In vitro dissection of protein translocation into the mammalian endoplasmic reticulum

Abstract

In eukaryotic cells, roughly one-fourth of all mRNAs code for secretory and membrane proteins. This class of proteins must first be segregated to the endoplasmic reticulum, where they are either translocated into the lumen or inserted into the lipid bilayer. The study of these processes has long relied on their successful reconstitution in cell-free systems. The high manipulability of such in vitro systems has allowed the identification of key machinery, elucidation of their functional roles in translocation, and dissection of their mechanisms of action. Here, we provide the basic methodology for (i) setting up robust mammalian-based in vitro translation and translocation systems, (ii) assays for protein translocation, insertion, and topology, and (iii) methods to solubilize, fractionate, and reconstitute ER membranes. Variations of these methods should be applicable not only to forward protein translocation systems but also for dissecting other poorly understood membrane-associated processes such as retrotranslocation.

Fig. 20.1

Examples of ER-associated pathways amenable to in vitro reconstitution. (A) The SRP-dependent co-translational translocation pathway. (B) A post-translational translocation pathway for tail-anchored membrane protein insertion. (C) Post-translocational pathway of membrane protein metabolism involving ubiquitination, retrotranslocation, and proteasomal degradation. In each of these instances, the substrate is synthesized in vitro, making it the only protein that becomes radiolabeled. The other components of the system can be manipulated to analyze the requirements for substrate translocation, maturation, degradation, etc.

Fig. 20.2

Assays for protein segregation to the ER. (A) ER translocation-dependent modification. In the example on the left, a precursor becomes processed by signal peptidase only upon its translocation into the lumen of rough microsomes (RM), an event that can be monitored by a change in migration on SDS-PAGE. In the example on the right, a glycosylation site becomes modified upon successful translocation (8). (B) Co-fractionation assays. A sample similar to that from panel A can be separated by centrifugation into a cytosolic supernatant and membrane pellet to assess successful translocation. (C) Protease protection assay. Upon addition of proteinase K (PK) to the products of a translocation reaction, proteins that are either fully or partially translocated into the lumen of RMs are protected. Even a protein that generates multiple topological forms (such as mammalian prion protein; see ref. 20) can be resolved by this assay. By contrast, lack of translocation leads to complete digestion upon PK treatment.

Fig. 20.3

Schematic depiction of membrane protein reconstitution. Crude microsomes are solubilized with detergent, fractionated, and reconstituted into proteoliposomes by removal of detergent in the presence of phospholipids. Note that not all proteins are successfully reconstituted, and the orientation achieved after reconstitution must be checked empirically.

Fig. 20.4

Example of differential solubilization and reconstitution of membrane proteins.

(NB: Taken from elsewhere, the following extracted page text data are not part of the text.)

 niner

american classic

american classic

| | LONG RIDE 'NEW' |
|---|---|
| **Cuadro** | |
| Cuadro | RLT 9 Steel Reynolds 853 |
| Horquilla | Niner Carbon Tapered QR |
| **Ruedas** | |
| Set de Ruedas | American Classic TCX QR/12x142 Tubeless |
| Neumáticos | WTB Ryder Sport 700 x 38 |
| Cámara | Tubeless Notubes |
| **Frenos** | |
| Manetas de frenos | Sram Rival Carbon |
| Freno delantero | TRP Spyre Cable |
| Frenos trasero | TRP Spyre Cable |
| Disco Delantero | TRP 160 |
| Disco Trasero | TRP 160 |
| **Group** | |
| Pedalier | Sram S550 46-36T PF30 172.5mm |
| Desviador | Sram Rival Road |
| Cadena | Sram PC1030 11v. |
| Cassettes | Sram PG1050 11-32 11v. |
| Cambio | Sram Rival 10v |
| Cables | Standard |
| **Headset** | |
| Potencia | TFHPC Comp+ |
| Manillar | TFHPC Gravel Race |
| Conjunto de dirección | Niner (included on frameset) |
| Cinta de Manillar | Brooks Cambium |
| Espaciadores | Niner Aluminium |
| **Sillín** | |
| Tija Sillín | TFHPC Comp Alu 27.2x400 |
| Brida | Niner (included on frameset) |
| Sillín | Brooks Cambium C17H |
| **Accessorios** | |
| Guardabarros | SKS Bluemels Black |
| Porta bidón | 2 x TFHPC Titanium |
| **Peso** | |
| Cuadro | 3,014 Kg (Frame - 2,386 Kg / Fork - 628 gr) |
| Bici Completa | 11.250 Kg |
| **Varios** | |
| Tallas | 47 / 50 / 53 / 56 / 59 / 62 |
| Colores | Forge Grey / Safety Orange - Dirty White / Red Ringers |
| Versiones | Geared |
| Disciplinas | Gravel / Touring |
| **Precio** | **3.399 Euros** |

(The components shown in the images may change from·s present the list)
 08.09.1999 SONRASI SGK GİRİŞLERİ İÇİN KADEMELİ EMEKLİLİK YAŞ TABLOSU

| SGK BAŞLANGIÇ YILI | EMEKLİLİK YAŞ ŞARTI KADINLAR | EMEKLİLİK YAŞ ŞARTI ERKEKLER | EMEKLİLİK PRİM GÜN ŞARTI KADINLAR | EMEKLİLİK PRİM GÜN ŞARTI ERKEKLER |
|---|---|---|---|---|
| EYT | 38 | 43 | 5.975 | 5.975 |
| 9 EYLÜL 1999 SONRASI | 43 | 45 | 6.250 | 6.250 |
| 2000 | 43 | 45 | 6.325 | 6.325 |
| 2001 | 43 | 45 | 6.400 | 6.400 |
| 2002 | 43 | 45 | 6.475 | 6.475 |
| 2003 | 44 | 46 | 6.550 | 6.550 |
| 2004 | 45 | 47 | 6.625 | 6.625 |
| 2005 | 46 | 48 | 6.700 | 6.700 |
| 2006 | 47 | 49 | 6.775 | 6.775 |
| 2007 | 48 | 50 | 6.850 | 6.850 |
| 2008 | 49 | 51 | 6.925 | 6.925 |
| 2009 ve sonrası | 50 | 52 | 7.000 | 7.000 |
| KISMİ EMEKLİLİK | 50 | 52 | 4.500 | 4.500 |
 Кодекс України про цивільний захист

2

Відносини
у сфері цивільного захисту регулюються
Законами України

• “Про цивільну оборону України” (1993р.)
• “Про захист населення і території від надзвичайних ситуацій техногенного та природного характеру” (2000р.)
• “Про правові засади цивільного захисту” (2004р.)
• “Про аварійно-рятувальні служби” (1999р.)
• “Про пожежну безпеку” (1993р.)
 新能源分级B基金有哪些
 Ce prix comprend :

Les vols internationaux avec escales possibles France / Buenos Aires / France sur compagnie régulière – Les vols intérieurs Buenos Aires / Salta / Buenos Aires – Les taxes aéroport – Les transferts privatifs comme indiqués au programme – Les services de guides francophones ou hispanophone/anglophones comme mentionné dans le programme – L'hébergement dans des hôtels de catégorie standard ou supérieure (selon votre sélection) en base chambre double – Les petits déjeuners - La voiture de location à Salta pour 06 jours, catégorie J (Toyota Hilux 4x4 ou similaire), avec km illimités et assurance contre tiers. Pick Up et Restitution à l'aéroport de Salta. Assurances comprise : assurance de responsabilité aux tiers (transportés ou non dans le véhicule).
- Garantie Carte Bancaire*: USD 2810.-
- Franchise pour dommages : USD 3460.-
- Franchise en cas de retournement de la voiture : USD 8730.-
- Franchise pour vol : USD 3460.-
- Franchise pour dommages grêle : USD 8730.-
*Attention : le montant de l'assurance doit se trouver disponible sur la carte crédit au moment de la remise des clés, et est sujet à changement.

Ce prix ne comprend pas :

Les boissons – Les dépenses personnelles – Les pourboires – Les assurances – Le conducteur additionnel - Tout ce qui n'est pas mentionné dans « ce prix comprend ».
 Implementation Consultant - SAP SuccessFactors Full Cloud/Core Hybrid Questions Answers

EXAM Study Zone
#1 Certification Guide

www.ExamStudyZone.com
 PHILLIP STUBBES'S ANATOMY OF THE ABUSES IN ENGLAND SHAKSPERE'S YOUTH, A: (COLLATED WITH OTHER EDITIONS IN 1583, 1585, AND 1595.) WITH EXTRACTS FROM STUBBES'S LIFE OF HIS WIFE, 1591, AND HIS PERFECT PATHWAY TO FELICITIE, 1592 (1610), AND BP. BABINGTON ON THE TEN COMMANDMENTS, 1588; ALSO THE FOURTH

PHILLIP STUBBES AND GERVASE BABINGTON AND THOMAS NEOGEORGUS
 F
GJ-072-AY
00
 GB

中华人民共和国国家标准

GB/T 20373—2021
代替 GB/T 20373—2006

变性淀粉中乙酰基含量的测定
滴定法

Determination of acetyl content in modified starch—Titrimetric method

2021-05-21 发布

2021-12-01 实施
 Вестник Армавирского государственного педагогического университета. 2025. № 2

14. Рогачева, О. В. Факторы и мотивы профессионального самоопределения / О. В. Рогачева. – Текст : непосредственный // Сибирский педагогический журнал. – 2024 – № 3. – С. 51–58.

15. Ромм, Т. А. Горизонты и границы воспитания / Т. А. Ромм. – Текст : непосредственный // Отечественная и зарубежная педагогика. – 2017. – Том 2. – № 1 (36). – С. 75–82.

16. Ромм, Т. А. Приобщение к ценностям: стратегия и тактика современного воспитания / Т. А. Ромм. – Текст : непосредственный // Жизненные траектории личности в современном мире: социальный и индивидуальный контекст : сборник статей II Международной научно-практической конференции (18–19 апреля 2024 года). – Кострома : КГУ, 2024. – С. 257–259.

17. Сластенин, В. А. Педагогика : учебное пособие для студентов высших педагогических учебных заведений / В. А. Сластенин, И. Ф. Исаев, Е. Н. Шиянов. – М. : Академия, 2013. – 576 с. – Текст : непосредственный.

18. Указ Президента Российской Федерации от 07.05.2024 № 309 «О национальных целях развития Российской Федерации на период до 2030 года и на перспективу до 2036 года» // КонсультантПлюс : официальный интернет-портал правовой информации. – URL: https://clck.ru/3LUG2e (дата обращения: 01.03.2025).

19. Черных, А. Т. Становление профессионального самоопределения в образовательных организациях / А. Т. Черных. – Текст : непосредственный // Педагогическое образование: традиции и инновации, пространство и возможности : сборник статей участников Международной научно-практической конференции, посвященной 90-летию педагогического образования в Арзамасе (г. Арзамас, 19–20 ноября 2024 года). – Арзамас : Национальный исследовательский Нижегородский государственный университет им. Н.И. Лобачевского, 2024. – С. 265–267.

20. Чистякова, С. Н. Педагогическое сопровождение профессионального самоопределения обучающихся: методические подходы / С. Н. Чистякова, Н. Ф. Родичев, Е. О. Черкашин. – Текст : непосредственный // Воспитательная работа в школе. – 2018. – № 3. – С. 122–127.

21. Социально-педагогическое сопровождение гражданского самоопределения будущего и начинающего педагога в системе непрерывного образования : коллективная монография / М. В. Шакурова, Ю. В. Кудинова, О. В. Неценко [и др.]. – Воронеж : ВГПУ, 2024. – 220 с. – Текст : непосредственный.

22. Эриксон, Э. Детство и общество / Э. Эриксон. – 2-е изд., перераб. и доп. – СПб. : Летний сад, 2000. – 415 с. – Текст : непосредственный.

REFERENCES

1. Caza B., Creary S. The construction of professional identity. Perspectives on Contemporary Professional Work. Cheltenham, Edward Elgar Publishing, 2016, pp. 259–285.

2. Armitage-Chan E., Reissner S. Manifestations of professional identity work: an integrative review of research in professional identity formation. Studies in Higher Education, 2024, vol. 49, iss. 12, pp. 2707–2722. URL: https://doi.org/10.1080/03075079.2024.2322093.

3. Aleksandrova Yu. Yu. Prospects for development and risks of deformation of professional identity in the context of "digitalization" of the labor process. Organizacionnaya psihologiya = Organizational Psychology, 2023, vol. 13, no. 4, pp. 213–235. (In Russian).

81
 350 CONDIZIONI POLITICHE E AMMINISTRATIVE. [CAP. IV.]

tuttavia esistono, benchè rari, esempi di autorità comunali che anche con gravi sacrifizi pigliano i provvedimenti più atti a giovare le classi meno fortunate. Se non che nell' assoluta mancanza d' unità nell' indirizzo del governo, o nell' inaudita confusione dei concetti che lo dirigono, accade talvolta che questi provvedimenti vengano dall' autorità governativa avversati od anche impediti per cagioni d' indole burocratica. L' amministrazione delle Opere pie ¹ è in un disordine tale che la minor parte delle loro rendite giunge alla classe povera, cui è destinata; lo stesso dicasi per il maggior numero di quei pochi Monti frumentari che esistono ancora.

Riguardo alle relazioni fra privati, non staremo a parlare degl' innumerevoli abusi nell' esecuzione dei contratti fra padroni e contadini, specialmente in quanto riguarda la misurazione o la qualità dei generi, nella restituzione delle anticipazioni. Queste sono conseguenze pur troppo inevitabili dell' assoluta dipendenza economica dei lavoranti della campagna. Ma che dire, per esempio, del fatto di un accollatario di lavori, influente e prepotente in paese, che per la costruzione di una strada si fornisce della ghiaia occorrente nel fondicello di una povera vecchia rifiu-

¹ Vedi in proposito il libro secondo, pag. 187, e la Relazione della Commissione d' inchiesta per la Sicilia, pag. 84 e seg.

Crude RMs (lane 1) were sequentially extracted by four buffers containing different amounts of detergent and salt to generate four supernatant fractions (S1–S4) and an insoluble pellet (primarily containing ribosomes). Each of these four fractions was then reconstituted in the presence of phospholipids by detergent removal, and the resulting proteoliposomes were also analyzed on the gel. Note that the very abundant high molecular weight proteins in S1 and S2 (primarily lumenal proteins) are not reconstituted. Note also the different protein profiles of the different proteoliposomes illustrating the utility of differential membrane protein extraction as a purification step. The detergent in this case was DeoxyBigCHAP, although similar results can be obtained with other detergents.